Auf der Suche nach dem Erhabenen waren auch die Romantiker, welche dem Schauerroman zu andauernder Blüte verhalfen. Mary Shelleys „Frankenstein“ entstand im Sommer 1816 am Genfer See, wo die damals Neunzehnjährige mit ihrem späteren Ehemann Percy Bysshe Shelley, Lord Byron und Shelleys Leibarzt John Polidori im Urlaub war. Vom Anblick der schroffen Berge und dem unwirtlichen Wetter gleichsam stimuliert und ans Haus gefesselt, beschlossen die Romantiker, sich in einem Schreibwettkampf um die gruseligste Geschichte zu messen.
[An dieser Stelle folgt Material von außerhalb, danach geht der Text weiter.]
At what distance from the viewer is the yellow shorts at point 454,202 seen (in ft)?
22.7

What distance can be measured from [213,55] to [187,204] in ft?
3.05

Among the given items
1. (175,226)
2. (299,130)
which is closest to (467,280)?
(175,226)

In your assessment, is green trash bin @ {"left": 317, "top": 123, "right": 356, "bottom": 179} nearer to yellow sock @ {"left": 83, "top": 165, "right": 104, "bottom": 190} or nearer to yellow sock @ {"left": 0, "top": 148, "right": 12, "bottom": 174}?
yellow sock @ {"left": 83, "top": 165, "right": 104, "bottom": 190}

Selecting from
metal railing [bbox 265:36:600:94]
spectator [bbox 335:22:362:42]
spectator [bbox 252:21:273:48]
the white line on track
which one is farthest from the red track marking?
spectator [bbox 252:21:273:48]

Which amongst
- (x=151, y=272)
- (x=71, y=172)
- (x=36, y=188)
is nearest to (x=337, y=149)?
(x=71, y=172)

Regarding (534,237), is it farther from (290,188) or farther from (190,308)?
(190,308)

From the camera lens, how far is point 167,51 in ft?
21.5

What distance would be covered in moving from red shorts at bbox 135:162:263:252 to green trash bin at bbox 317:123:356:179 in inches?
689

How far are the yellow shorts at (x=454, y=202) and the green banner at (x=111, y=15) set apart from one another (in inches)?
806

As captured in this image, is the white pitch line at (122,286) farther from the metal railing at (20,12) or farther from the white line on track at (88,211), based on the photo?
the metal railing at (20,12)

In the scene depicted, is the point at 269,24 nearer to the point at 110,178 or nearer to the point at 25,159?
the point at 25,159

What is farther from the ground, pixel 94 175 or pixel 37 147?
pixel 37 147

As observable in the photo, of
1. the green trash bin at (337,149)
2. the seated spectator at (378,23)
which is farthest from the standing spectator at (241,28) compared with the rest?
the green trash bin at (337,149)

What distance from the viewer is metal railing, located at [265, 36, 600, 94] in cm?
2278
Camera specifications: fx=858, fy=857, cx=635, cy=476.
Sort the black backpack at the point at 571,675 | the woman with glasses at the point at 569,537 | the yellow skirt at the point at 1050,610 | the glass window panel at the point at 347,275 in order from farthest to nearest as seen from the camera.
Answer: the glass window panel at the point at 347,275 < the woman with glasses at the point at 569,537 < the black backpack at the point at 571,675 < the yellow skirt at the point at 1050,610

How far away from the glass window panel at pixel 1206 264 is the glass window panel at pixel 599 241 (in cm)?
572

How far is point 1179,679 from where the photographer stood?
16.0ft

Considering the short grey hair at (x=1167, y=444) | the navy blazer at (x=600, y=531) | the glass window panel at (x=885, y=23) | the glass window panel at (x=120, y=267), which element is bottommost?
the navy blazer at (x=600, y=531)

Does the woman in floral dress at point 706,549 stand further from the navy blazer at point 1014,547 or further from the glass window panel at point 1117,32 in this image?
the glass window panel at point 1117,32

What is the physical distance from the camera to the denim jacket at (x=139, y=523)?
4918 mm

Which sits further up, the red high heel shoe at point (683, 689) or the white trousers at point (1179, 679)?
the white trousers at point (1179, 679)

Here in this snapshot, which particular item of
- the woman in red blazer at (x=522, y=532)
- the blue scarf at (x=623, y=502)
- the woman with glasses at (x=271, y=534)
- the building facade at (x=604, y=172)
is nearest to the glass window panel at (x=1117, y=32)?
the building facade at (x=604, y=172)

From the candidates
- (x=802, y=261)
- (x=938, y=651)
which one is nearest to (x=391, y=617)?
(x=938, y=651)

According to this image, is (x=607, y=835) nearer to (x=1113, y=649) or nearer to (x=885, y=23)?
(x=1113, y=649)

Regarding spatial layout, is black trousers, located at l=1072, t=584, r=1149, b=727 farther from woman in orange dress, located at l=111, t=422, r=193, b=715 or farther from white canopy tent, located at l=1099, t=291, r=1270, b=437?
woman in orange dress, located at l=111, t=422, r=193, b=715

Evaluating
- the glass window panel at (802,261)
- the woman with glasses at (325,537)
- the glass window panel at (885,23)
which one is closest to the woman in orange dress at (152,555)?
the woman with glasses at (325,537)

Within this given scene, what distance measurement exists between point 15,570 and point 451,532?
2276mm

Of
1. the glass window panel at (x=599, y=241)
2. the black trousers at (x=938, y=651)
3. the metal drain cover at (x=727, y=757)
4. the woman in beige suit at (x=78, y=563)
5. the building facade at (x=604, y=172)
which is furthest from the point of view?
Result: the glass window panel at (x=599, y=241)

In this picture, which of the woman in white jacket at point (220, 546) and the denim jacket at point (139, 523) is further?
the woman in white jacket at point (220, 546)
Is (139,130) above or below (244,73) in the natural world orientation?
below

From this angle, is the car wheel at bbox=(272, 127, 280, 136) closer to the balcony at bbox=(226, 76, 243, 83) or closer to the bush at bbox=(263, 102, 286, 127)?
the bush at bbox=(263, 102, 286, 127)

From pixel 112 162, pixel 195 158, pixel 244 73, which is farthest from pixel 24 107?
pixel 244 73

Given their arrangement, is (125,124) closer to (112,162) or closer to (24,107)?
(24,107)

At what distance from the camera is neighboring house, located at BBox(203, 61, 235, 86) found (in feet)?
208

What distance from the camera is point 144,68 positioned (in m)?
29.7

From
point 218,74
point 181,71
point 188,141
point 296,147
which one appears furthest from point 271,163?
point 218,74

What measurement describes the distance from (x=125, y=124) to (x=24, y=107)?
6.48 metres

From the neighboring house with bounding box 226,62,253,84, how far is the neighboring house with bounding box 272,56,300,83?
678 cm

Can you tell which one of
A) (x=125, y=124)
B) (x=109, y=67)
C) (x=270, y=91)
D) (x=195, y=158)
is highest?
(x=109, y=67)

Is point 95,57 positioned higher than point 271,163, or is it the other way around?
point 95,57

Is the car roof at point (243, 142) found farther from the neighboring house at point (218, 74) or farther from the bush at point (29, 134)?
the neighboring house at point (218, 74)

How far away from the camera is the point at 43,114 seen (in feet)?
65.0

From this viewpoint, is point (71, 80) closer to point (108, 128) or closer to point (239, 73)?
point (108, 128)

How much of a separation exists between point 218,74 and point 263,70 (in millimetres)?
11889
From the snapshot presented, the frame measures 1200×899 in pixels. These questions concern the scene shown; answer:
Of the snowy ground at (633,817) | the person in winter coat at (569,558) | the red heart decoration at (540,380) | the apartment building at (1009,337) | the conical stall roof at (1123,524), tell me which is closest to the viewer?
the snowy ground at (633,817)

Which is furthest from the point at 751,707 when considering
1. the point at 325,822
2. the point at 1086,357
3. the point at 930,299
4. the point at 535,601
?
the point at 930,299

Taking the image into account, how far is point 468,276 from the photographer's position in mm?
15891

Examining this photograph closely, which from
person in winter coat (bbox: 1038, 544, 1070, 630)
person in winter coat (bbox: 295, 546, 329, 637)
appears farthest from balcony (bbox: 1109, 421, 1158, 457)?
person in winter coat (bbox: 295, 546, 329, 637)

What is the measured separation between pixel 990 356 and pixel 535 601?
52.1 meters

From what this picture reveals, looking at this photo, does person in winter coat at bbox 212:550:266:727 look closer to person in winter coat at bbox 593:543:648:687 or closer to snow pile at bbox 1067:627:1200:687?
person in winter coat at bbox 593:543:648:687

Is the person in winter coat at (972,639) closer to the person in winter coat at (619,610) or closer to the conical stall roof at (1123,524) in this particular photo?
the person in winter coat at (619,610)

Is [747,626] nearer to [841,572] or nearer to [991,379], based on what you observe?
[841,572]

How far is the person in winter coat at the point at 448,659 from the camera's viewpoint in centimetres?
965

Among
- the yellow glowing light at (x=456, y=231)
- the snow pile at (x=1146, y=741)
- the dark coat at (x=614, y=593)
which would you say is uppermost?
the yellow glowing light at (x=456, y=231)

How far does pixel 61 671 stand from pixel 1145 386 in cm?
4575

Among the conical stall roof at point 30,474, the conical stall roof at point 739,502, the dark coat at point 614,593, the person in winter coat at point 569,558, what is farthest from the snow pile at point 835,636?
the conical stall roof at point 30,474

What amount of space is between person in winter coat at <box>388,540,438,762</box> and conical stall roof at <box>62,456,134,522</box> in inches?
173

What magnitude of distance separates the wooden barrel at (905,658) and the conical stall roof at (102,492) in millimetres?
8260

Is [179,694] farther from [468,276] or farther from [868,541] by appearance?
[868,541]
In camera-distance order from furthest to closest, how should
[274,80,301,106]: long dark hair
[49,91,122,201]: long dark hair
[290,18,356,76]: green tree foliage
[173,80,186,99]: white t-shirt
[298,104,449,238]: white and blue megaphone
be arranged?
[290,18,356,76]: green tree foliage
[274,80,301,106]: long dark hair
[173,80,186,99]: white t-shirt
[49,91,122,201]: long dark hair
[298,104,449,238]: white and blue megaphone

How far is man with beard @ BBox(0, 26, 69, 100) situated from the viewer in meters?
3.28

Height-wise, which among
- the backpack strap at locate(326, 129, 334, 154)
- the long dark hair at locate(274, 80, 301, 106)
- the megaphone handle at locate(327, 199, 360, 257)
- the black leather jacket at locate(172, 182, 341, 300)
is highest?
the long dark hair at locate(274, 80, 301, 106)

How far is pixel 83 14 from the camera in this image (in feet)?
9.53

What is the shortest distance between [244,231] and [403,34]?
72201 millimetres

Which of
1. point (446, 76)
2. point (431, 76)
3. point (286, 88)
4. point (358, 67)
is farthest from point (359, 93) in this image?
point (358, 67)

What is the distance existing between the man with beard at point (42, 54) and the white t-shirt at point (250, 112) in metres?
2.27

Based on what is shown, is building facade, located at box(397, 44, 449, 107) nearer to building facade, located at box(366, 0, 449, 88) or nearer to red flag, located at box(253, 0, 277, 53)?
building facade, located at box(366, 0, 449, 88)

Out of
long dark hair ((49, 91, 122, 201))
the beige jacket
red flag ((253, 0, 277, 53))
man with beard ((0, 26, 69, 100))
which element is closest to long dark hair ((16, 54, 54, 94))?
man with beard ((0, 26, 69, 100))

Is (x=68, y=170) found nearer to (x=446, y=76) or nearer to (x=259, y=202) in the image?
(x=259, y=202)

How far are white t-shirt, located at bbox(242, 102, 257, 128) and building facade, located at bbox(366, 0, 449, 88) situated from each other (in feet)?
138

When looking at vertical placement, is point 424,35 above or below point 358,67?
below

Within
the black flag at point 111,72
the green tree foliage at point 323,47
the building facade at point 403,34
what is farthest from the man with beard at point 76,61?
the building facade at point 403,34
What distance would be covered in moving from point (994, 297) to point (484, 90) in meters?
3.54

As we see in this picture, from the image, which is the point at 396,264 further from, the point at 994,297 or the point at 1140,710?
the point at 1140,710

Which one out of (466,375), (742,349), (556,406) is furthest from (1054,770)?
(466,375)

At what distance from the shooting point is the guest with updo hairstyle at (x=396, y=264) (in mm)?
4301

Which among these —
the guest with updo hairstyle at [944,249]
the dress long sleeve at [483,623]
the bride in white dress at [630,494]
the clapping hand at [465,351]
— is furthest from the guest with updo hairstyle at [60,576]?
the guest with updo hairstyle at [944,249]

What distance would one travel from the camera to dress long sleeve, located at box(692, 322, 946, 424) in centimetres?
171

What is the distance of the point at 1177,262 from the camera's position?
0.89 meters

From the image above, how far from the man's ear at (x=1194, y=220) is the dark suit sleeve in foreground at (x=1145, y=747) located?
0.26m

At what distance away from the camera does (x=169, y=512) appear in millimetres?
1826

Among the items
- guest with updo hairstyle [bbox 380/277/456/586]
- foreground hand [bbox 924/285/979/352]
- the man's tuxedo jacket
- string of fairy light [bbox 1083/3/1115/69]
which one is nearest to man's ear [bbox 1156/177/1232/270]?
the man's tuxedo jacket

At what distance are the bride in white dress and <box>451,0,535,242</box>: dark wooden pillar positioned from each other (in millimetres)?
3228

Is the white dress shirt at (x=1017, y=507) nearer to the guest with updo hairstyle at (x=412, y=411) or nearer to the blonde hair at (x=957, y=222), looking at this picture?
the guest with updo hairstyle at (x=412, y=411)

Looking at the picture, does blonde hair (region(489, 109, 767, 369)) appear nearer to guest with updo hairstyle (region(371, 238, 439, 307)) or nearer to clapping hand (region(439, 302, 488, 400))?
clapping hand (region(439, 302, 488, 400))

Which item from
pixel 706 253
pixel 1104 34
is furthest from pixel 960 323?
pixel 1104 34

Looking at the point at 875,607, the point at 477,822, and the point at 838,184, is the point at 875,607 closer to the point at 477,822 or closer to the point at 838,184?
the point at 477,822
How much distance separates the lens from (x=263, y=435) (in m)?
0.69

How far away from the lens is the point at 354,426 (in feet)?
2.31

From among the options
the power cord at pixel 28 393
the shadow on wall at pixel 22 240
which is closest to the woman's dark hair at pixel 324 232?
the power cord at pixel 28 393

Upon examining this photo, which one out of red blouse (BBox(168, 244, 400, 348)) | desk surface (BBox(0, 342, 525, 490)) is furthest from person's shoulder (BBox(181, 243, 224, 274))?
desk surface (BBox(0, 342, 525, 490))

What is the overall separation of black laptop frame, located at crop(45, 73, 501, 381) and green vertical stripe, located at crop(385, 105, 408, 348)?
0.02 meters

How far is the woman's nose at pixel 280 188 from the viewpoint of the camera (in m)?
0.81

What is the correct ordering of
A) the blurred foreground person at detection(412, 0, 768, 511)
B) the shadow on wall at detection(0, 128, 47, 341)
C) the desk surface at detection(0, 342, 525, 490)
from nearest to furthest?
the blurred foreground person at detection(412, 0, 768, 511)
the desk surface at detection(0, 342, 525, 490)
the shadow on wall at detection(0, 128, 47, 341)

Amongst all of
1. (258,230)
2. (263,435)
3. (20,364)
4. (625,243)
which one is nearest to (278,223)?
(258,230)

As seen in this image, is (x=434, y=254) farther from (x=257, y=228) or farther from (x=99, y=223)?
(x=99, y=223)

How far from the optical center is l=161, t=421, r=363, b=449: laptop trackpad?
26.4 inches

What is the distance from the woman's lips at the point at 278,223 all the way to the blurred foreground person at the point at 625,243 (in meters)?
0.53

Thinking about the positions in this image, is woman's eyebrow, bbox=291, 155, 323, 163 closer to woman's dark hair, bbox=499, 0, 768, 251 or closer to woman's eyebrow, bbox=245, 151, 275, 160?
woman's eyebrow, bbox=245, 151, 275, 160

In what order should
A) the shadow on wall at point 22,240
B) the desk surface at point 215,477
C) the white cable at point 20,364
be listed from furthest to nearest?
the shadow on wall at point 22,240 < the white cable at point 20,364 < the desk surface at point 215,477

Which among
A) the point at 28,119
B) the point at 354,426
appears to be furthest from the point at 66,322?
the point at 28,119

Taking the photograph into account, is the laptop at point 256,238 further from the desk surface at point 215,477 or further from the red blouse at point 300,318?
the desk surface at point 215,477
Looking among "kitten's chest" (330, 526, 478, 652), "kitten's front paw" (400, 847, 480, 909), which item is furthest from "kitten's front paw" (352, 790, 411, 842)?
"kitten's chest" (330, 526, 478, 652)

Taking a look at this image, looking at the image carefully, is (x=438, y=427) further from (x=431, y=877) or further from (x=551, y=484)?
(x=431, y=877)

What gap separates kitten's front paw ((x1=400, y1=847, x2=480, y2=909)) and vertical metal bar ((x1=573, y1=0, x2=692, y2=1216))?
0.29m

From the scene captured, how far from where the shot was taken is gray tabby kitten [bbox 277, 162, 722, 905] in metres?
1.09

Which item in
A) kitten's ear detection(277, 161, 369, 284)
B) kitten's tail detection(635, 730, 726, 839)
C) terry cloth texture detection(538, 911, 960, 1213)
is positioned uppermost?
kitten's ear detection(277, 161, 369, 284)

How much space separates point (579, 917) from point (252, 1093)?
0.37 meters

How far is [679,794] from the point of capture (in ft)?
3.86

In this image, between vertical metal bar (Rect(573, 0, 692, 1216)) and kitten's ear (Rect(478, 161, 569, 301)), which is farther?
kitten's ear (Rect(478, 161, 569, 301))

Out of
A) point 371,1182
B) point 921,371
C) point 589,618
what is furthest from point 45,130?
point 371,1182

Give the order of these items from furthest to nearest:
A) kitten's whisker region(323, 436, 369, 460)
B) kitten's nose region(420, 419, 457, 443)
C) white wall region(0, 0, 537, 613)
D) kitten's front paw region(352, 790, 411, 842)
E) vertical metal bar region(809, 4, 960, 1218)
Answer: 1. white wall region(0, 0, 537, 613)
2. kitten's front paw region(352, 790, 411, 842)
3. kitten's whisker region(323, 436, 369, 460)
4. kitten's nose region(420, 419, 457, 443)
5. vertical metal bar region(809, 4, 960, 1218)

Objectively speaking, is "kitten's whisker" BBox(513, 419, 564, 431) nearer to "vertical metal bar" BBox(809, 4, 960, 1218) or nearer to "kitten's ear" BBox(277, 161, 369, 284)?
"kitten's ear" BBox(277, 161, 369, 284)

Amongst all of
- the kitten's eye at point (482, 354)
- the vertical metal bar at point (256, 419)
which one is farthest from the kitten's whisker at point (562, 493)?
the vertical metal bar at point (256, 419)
Während von Byron keine Gefahr ausging (seine Geschichte blieb ein Fragment), musste Shelleys/ Frankensteins Kreatur gegen John Polidoris „The Vampyre“ antreten, der fortan zum Referenzpunkt aller Vampirgeschichten werden sollte.
Die ewig hungrigen Blutsauger haben seither, erläuterte die schottische Autorin, nicht nur in erfolgreichen Romanen wie Anne Rices „Interview with the Vampire“ (1973) eine große Leserschaft gefunden. Unzählig sind auch die Filme, in denen Vampire – die ja eigentlich gar nicht fotografiert werden können – meistens eine tragende, immer jedoch eine blutige Rolle spielen. In der Aidsliteratur der Achtziger und Neunziger Jahre wurden sie zudem zu den Vorboten und Überträgern des HIV-Virus.
Intertextuelles Spiel
Mindestens genauso ungesund wie der Umgang mit Vampiren sei es, so Welsh, mit Doppelgängern persönlich bekannt zu sein. Dies erfahren nicht nur die englischen Zeitgenossen von James Hoggs Justified Sinner, R. L. Stevensons Dr. Jekyll und Oscar Wildes Dorian Gray – auch das Werk von E.T.A. Hoffmann ist stark vom Schauerroman beeinflusst, welcher Ende des 19. Jahrhunderts an psychologischer Tiefe gewinnt.
Welsh betonte, dass „Gothic“ schon immer ein Spiel mit Intertexten gewesen sei. Mary Shelley zitiert in ihrem „Frankenstein“ „Paradise Lost“, John Miltons gereimte Version des Sündenfalls. Und das Overlook Hotel in „The Shining“ sei ebenso verflucht wie das Haus Usher in Edgar Allan Poes Kurzgeschichte. Stephen King nennt dies „neuen Wein aus alten Flaschen gießen“. Besonders attraktiv sei „Gothic“ nach wie vor für den Film. Peter Jacksons „King Kong“ erzählt – wie schon das Original aus dem Jahr 1933 – die Geschichte eines Geschöpfes, das erst durch den Ehrgeiz eines Mannes zum Monster wird, und damit eine Version des Frankenstein. Der Erfolg von Autoren wie King oder Rice und Regisseuren wie Alfred Hitchcock, dessen „Suspense“ sich freimütig beim englischen Schauerroman bediene, gehe auf Rezepte zurück, mit denen bereits vor 350 Jahre das Verlangen der Menschen nach Gänsehaut befriedigt worden ist.